> [EXERCISE]:
Restate the data exactly as given and keep the pictures out.

> [RECORDED INFORMATION]:
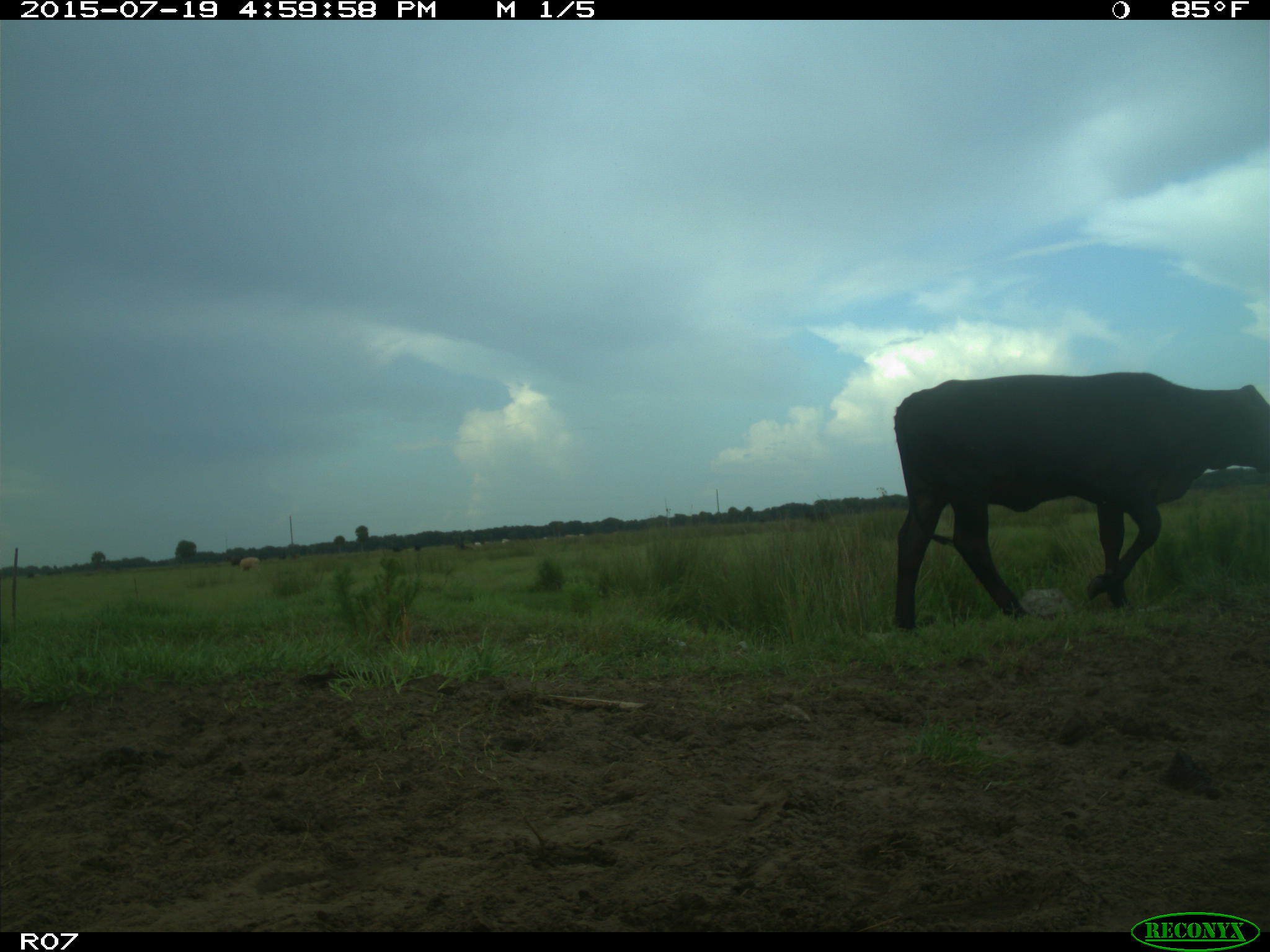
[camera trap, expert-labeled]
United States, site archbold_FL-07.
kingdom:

> [ANSWER SECTION]:
[camera trap, expert-labeled]
United States, site archbold_FL-07.
kingdom:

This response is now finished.